# What the task asks:
Copy the listing exactly, images excluded.

# Given material:
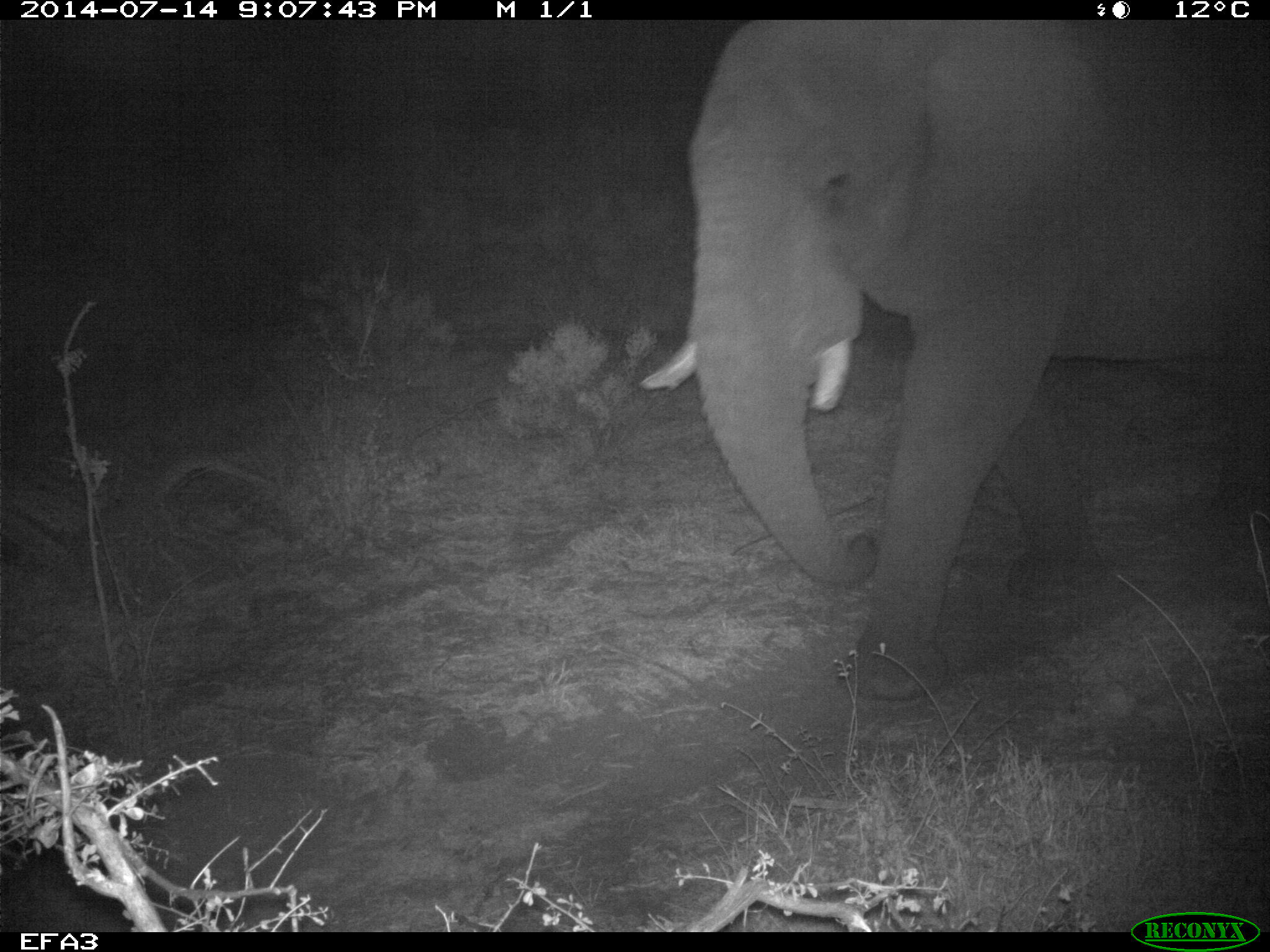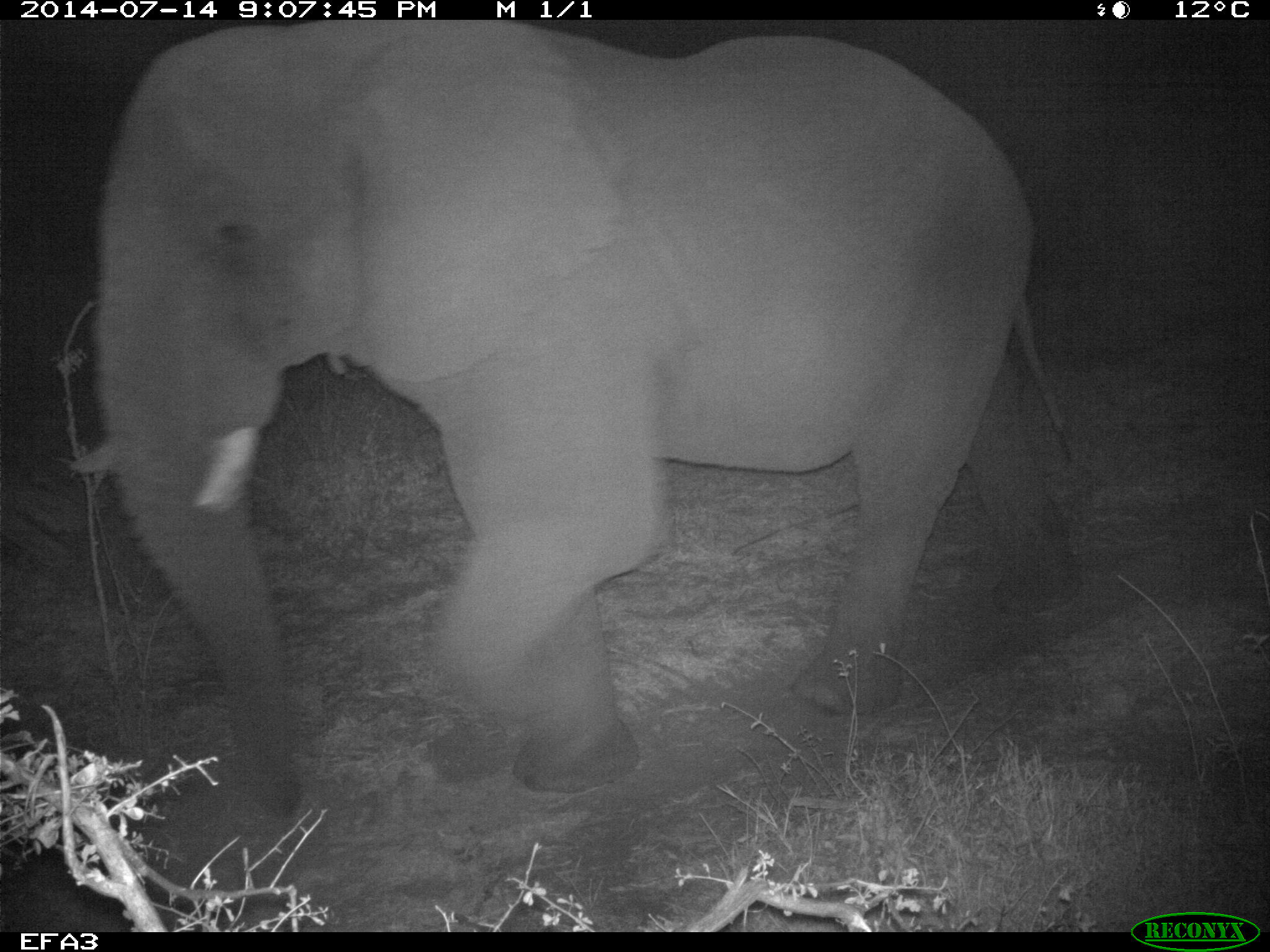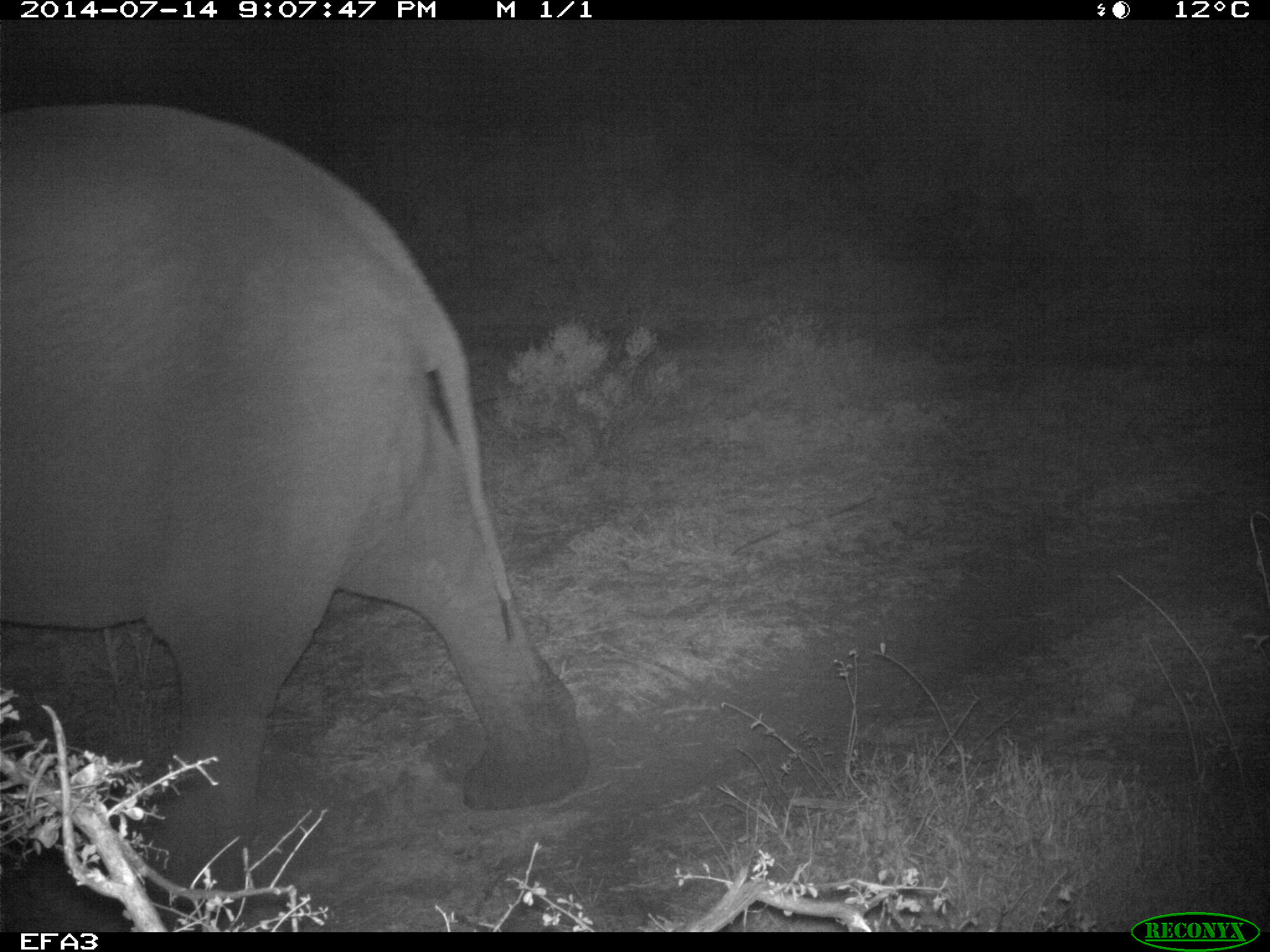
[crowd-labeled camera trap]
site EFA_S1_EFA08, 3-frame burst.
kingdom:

# Reply:
[crowd-labeled camera trap]
site EFA_S1_EFA08, 3-frame burst.
kingdom:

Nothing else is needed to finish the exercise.